Continue the forum thread about unsoldering castings on a model, starting right after its last sentence.

— Start Selected extract —

I have no idea how to unsolder castings fixed with 100 degree solder. I suppose the torch would do it, but I would have to ask for three new castings. I think they are there to stay.

So far I have completely overlooked how to arrange the hand rails which go from the front edges of the body onto the floor. This needs some thought

 

[Chas Levin]

Very nice job overall Richard and very interesting to see experiments with RC.
I sympathise with those feelings when something hasn't quite turned out the way you'd hoped (completely lost count of how many times I've felt that way about just the current project!) but in this case, I think those WM castings will look absolutely fine under primer, coal, coal irons and so forth.
I also find that something bothers me after finishing it almost to the point of losing sleep over it, but a surprisingly short time afterwards, I have to think carefully to remember where on the model the offending place actually was...!

 

[simond]

Low melt solder (typically 70C) is easily removed with boiling water. I guess 100C might also melt, but perhaps not…

 

[Richard Gawler]

I have just undone one of my 100C test pieces using a candle. The effect was almost instant and didn't melt the casting.

I have only kitchen equipment for boiling water over a sustained period and I feel, on this occasion, I don't want lead and cadmium and whatever else in my next bedtime drink. So I haven't tried the boiling water.

 

[Richard Gawler]

Very nice job overall Richard and very interesting to see experiments with RC.
I sympathise with those feelings when something hasn't quite turned out the way you'd hoped (completely lost count of how many times I've felt that way about just the current project!) but in this case, I think those WM castings will look absolutely fine under primer, coal, coal irons and so forth.
I also find that something bothers me after finishing it almost to the point of losing sleep over it, but a surprisingly short time afterwards, I have to think carefully to remember where on the model the offending place actually was...!

The same happens with me. When I took Nellie to the club track last month, she ran happily for a while and then stopped dead. One of the Slater's wheel hub screws had worked loose and the wheel came adrift. I went to sleep wondering what I could possibly do because I had already over-tightened one of the other wheel screws and it won't budge. In the morning I tightened the loose screw and a month later (last Saturday) she ran fine, no problems. I have forgotten which one is the stuck screw and which one is the re-tightened screw.

— End Selected extract —
— Start Entries supplied —

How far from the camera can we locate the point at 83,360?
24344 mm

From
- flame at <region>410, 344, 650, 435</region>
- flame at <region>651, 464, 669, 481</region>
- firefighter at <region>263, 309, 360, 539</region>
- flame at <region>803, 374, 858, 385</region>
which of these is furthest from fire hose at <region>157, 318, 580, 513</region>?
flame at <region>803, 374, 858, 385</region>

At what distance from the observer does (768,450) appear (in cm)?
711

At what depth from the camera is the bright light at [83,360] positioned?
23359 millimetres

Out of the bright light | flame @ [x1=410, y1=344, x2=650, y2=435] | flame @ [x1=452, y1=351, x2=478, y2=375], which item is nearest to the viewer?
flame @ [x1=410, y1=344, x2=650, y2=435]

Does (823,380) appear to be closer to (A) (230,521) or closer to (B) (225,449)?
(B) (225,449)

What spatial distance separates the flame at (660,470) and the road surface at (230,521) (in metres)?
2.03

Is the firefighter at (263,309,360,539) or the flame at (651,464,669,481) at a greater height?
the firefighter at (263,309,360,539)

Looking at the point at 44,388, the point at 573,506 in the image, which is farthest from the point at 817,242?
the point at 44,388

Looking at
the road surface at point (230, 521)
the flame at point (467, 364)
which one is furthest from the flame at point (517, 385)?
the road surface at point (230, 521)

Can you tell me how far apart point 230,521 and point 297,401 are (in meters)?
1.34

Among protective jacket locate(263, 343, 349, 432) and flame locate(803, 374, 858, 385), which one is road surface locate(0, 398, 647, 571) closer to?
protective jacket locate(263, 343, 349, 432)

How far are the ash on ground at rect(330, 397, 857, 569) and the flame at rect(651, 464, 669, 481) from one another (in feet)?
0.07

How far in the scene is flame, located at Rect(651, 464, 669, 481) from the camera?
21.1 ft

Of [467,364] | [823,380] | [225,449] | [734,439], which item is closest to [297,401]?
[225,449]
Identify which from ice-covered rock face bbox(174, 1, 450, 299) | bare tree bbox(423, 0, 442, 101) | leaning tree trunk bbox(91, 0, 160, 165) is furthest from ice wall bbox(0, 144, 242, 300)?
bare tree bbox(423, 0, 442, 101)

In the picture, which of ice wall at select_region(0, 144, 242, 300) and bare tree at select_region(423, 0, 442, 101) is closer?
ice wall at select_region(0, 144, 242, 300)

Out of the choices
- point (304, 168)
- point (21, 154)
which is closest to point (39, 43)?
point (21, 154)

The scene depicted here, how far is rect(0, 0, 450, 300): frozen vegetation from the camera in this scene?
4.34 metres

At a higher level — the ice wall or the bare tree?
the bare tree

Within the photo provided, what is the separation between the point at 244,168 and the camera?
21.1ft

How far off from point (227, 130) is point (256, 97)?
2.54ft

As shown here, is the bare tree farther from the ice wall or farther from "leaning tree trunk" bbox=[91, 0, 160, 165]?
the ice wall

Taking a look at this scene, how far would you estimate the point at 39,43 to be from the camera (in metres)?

— End Entries supplied —

**Task result**.
The perfectionist in my has now homed in on one of her sets of cab steps, which is just enough out of true for me to notice, but many months on after I built the model.

Realistically, the top of the tender ought to be a very matt and dirty sooty colour and I suspect, the most important thing will be to have nice neat joint lines. I have found a miniature wire brush in the box with my Minicraft drill and this brush seems to clean up soldered "crease" lines rather well. A lot easier and quicker than scraping backwards and forwards with a clogged-up needle file.

 

[Ian@StEnochs]

Richard,
Instead of scraping with a clogged old file why not convert it into a proper solder scraper to easily remove solder. Here are a selection of mine made by grinding off the tèeth and putting a slightly beveled edge on the end. You can remove the teeth with a grindstone, or slitting disc, and once done easy to keep keen with a rub on an oilstone. Even cheap files work and can be custom ground for awkward corners.
Ian

 

[simond]

Whilst I quite like the music, I'm not keen on heavy metal drinks either, so I put the item in the sink and pour the water out of the kettle over it!

 

[Richard Gawler]

The tender now has a hinged fall plate at the front. This is my second attempt at attaching it . . .


A scrap of paper with a drop of oil in it, placed to stop the solder flowing through into the pivot.


Split pin soldered up from the inside.


Working pivot.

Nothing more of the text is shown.